Print the listing below a second time, exactly, and omit its images.
════
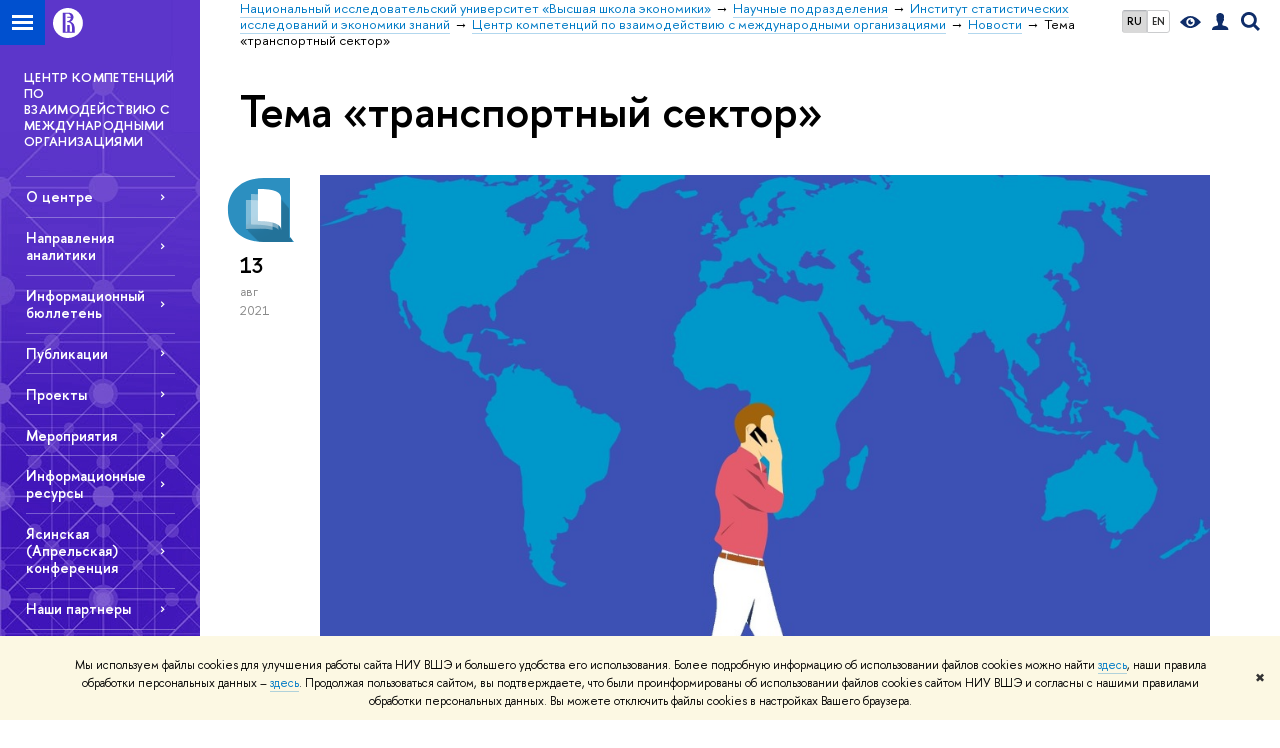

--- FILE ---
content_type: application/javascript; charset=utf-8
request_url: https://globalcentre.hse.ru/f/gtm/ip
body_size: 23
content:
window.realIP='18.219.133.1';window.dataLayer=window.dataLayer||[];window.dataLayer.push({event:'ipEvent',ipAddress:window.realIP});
════
TASK RESULT
--- FILE ---
content_type: application/javascript; charset=utf-8
request_url: https://globalcentre.hse.ru/f/gtm/ip
body_size: 23
content:
window.realIP='18.219.133.1';window.dataLayer=window.dataLayer||[];window.dataLayer.push({event:'ipEvent',ipAddress:window.realIP});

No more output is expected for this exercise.